Se atendermos, por outro lado, a que grande parte dos esforços que se impõe realizar, especialmente no capítulo da criação de novas actividades, por forma a mudar o sentido do desequilíbrio da nossa balança comercial, virá a incidir especialmente no, sectores agrícola e florestal, bem como no das indústrias que utilizam matérias-primas desta origem, mais ressaltará, pela natural lentidão dos processos evolutivos das actividades primarias, a urgência da tarefa que se impõe neste momento levar a cabo.
A tornar mais difícil o caminho a percorrer, é mister dizer ainda que a prospecção mesológica relativa às possibilidades económicas da cultura das espécies de interesse industrial, condição importante para que se verifique o seu fomento em bases seguras, ainda se encontra, sob vários aspectos e em vastas regiões do território do Império, bastante atrasada.
Mas mesmo que todas as condições que acabo de referir se mostrassem mais favoráveis do que as que precisei para o trabalho de fomento que se pretende efectuar, outra grave dificuldade, e considero esta de maior evidência, se nos depara para que se vença esta difícil como necessária campanha. Refiro-me à acentuada deficiência numérica, e muitas vezes também qualitativa, quanto a certas especialidades, dos técnicos necessários para assistir quer ao fomento agrícola e florestal do País, quer ainda ao de vários sectores das indústrias extractivas e das manufactureiras, bem como para a efectivação dos indispensáveis trabalhos de prospecção e de planeamento.
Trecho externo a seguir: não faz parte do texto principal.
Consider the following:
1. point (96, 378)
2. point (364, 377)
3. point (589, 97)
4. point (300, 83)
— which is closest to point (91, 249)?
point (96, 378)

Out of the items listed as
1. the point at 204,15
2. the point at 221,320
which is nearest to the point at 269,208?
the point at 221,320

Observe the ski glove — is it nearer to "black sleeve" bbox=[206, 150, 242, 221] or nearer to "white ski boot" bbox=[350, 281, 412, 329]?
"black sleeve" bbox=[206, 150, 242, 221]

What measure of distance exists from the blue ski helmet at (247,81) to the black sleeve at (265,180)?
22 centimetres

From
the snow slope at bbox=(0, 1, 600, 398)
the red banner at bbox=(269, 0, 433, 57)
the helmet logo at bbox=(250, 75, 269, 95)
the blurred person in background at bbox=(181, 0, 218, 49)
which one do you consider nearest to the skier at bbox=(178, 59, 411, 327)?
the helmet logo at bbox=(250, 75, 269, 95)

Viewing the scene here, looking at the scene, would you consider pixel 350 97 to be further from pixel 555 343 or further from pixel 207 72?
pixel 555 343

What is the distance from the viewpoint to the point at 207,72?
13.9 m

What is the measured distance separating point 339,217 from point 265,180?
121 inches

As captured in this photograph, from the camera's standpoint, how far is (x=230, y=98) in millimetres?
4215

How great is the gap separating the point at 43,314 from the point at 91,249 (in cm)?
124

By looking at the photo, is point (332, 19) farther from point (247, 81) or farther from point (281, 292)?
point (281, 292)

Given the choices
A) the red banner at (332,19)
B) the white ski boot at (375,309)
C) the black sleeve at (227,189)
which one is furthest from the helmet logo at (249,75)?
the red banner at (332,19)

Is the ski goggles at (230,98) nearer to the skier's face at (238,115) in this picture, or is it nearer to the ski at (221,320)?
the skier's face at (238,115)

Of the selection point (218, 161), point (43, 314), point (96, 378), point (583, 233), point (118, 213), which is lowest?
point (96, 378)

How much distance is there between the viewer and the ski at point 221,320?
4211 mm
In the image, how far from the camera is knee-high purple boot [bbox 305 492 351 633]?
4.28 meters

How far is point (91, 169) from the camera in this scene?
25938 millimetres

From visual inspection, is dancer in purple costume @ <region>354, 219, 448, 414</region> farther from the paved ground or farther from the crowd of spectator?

O defeito de se terem mantido quase fechados durante largo período vários sectores doa quadros dos serviços oficiais, o que aconteceu durante muitos anos, por exemplo, em relação aos do departamento da Agricultura, e ainda a circunstância de só recentemente se ter dado a devida valorização material ao trabalho de certos sectores técnicos, como aquele de que fazem parte os engenheiros florestais, provocou, como de resto era de esperar, largo desinteresse da juventude universitária por essas especialidades do ensino técnico. Deste facto resultou a quase anulação da frequência do curso de Engenharia Florestal da nossa única escola superior desta especialidade, sendo assim actualmente muito difícil satisfazer as necessidades de pessoal técnico, quer da Direcção-Geral dos Serviços Florestais, quer dos departamentos paralelos das províncias ultramarinas, e isto só no que diz respeito aos serviços
oficiais, na hipótese de uma campanha urgente e de horizontes vastos, como aquela que é necessário presentemente realizar.
Querendo então resolver, por forma embora de carácter provisório, esta caso, que é, de facto presentemente, de todos, o mais urgente nos domínios do ensino superior, vejo como melhor caminho a seguir o da efectivação durante alguns anos lectivos de cursos intensivos de Engenharia Florestal, destinados a serem frequentados por licenciados em Agronomia, embora se saiba de antemão, também, em relação a este sector da classe, não ser hoje muito elevado o número de elementos que não exercem funções em serviços do Estado, da organização corporativa, das autarquias locais ou no ambiente privado. E para melhorar, por forma significativa, as condições de recrutamento de novos candidatos a esta profissão conviria ainda prever n instituição, na velha e prestigiosa Universidade de Coimbra de uma Faculdade de Agronomia e de Silvicultura, tornando assim mais fácil o ingresso de candidatos do Norte e do Centro do País neste sector do ensino.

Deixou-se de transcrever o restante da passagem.